All of this and more is encompassed in the work of the Coming Home Network International. We cannot get people jobs, but we can tell them of opportunities as we hear of them. We cannot make inroads for them into the structures of their local diocese or parish, but we can stand beside them as they make their own efforts to do so. We cannot be their spiritual directors as they work through all their questions, but we can help them find answers as they seek counsel in their own vicinity.
One morning, as I was reflecting on our work over the last five years, I read the liturgical readings for that day, and was greatly confirmed in the reason for our apostolate: "The twelve summoned the body of the disciples and said, 'It is not right that we should give up preaching the word of God to serve tables.
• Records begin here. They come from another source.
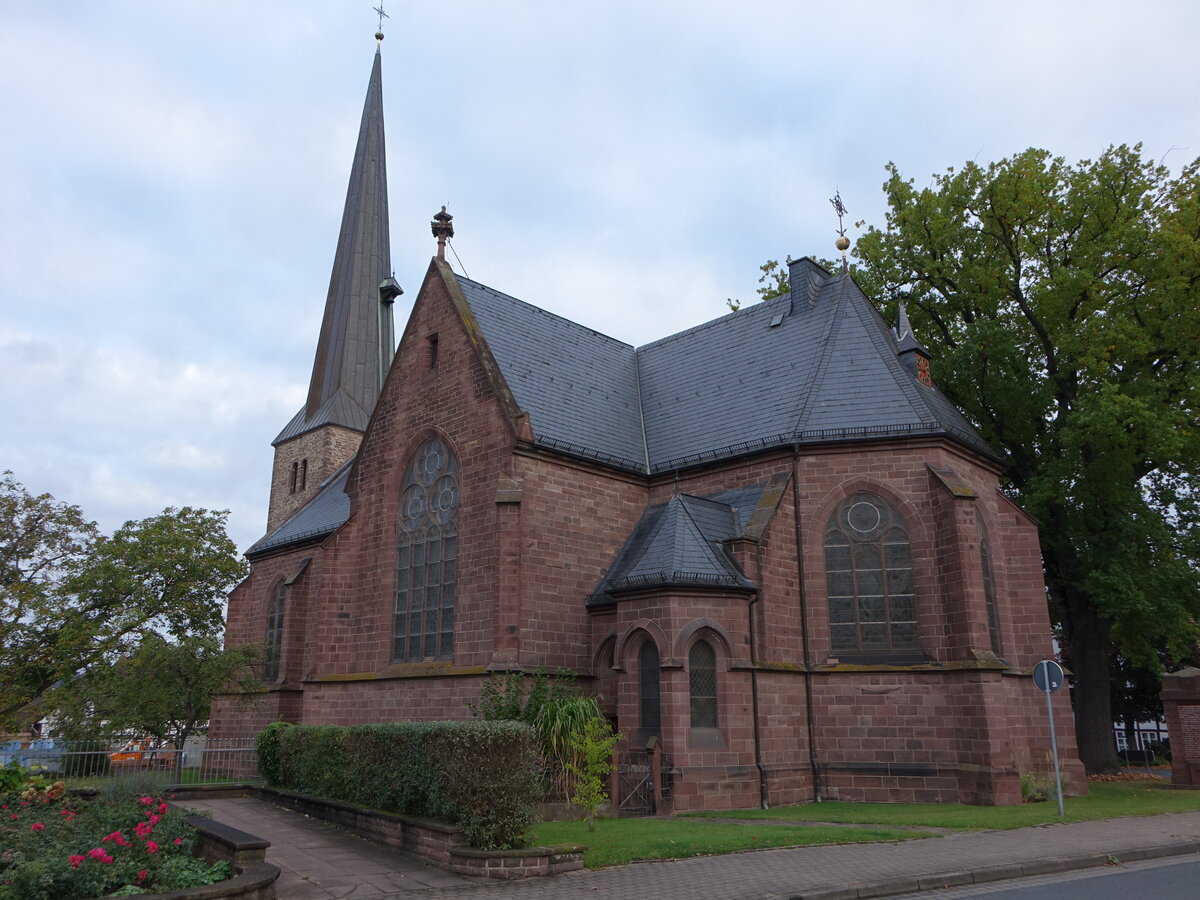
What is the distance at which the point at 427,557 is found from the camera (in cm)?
2206

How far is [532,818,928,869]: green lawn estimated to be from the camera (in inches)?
437

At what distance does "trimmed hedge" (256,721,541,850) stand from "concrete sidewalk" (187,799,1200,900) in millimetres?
676

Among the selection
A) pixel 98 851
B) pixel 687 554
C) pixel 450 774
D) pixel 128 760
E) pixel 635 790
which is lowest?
pixel 635 790

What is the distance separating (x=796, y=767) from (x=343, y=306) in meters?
31.0

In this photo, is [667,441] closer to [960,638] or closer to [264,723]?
[960,638]

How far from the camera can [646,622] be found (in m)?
17.5

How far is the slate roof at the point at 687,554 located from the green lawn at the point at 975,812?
429 centimetres

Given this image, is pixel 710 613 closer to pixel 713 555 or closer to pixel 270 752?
pixel 713 555

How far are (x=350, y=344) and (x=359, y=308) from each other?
6.15 feet

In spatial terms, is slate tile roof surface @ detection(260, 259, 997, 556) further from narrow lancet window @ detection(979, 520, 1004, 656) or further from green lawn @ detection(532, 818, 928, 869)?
green lawn @ detection(532, 818, 928, 869)

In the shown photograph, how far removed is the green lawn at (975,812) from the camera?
46.1 feet

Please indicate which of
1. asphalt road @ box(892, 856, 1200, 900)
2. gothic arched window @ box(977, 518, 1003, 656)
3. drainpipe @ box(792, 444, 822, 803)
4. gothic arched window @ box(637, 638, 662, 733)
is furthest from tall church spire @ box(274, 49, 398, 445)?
asphalt road @ box(892, 856, 1200, 900)

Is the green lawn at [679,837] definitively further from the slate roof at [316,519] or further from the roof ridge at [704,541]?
the slate roof at [316,519]

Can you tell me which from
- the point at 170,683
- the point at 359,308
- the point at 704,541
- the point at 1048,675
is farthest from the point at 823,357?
the point at 359,308
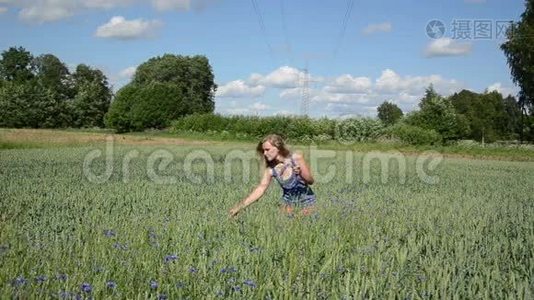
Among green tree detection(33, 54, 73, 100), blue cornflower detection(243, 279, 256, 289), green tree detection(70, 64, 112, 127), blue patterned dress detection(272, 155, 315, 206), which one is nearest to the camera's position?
blue cornflower detection(243, 279, 256, 289)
Therefore, brethren, pick out from among you seven men of good repute, full of the Spirit and of wisdom, whom we may appoint to this duty. But we will devote ourselves to prayer and to the ministry of the word.' And what they said pleased the whole multitude ... These they set before the apostles, and they prayed and laid their hands upon them. And the word of God increased; and the number of the disciples multiplied greatly in Jerusalem, and a great many of the priests were obedient to the faith" (Acts 6:2-7).
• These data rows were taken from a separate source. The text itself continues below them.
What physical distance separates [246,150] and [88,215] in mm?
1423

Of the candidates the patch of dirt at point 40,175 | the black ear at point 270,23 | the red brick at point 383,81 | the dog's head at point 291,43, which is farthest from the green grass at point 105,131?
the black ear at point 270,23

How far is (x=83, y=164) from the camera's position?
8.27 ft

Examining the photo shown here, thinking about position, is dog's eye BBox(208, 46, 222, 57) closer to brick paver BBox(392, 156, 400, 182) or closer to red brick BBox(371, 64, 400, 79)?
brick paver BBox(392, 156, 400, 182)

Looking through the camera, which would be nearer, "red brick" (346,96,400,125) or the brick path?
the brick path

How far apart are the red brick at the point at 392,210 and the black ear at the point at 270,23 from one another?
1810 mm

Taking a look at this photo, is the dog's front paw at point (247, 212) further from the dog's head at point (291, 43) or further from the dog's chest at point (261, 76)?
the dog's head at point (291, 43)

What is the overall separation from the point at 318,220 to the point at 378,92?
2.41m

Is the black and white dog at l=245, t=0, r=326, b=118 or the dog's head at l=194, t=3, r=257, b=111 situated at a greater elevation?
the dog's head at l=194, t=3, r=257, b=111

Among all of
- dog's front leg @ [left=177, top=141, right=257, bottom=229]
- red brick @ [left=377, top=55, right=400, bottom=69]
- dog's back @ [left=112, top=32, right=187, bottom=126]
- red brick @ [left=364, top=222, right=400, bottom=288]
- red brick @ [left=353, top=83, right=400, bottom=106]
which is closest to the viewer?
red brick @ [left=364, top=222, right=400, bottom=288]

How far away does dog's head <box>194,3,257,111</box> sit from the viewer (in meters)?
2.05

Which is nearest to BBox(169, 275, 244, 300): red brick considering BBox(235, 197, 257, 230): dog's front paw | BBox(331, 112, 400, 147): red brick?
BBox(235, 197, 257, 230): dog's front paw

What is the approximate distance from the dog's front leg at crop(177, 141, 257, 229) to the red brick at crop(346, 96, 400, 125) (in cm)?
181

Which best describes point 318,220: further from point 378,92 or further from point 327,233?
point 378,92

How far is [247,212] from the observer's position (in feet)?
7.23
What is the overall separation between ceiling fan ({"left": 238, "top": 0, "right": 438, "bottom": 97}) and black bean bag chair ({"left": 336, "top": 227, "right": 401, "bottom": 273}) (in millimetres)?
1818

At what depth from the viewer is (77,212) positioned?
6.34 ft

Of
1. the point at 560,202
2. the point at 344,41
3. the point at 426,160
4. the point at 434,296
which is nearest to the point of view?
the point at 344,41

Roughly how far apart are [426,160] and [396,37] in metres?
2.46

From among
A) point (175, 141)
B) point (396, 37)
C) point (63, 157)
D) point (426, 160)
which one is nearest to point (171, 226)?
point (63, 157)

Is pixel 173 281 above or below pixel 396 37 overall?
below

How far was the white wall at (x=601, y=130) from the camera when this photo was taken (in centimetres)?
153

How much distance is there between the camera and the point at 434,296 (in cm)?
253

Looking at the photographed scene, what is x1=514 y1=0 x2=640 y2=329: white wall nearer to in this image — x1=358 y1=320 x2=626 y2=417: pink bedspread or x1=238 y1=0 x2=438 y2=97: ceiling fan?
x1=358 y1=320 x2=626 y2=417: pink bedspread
Did you ever notice in this passage that after Luke describes the apostles' delegation of ministerial tasks to newly ordained lay leaders, or "deacons," he mentions that "a great many priests" are converting to the faith? Could it be that many Jewish priests were interested in, even convinced by the claims of this new movement within Judaism, but were holding back because they were not sure what they would do if they "converted" or how it would affect their lives?
For these trained and ordained Jewish clergy, acceptance of the claims of this new sect would mean the loss of their pastoral careers. Since a Jewish priest was generally married, conversion would also mean the loss of his means of supporting wife and children, because he had no guarantee he could continue in a paid leadership capacity once he converted. Conversion would mean complete rejection by family and friends, leading possibly to severe persecution. This, therefore, is not just a modern phenomenon. Conversion always requires great sacrifice.
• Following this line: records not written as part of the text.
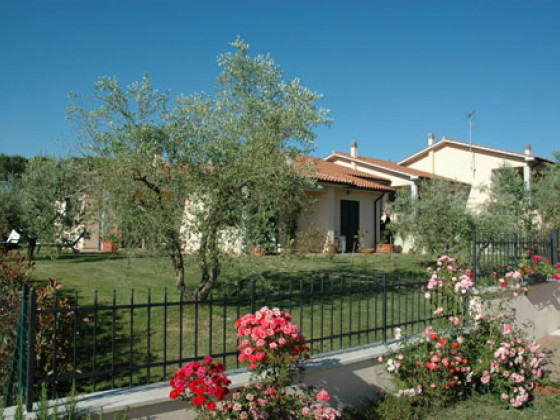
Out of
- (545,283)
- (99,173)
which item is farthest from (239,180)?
(545,283)

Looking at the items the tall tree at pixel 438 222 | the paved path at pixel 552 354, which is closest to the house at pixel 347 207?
the tall tree at pixel 438 222

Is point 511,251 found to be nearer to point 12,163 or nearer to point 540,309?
point 540,309

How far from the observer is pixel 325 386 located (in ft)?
14.3

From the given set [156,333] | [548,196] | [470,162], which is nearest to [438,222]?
[548,196]

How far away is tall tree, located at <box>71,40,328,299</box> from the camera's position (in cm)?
702

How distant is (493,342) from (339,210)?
51.7 feet

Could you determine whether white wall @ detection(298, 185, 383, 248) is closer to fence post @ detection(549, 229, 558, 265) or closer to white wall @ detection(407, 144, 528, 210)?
white wall @ detection(407, 144, 528, 210)

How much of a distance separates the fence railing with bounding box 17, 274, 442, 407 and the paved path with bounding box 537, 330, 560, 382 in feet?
4.78

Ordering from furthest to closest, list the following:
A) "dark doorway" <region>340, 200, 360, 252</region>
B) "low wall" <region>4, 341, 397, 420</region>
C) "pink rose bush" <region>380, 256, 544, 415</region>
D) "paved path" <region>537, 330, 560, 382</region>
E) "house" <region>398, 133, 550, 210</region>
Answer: "house" <region>398, 133, 550, 210</region> < "dark doorway" <region>340, 200, 360, 252</region> < "paved path" <region>537, 330, 560, 382</region> < "pink rose bush" <region>380, 256, 544, 415</region> < "low wall" <region>4, 341, 397, 420</region>

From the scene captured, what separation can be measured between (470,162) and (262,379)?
23279 mm

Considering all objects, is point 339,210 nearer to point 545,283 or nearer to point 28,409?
point 545,283

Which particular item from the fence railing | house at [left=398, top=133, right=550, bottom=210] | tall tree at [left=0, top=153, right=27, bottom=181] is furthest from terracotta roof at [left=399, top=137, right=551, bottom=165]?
tall tree at [left=0, top=153, right=27, bottom=181]

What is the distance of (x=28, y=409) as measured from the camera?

Later, after the Pharisee Saul converted, "the Jews plotted to kill him" (Acts 9:23), who was once their champion persecutor of this growing sect. In Saul's case, it is also interesting to note that when "he attempted to join the disciples ... they were all afraid of him, for they did not believe that he was a disciple" (Acts 9:26). He needed an advocate, Barnabas, who was already accepted by the disciples, to stand by and for him before this first Magisterium.
This is the charism of the Coming Home Network International, with St Barnabas as one of our patron saints: to stand beside and for Protestant clergy and laity, and their families, who are responding to the prompting of the Holy Spirit to accept great change and sacrifice, to leave the comfortable and familiar, to come home to the Catholic faith.
May we be "sons of encouragement" to these men, women, and their families, as Barnabas was to Saul. St Barnabas, pray for us!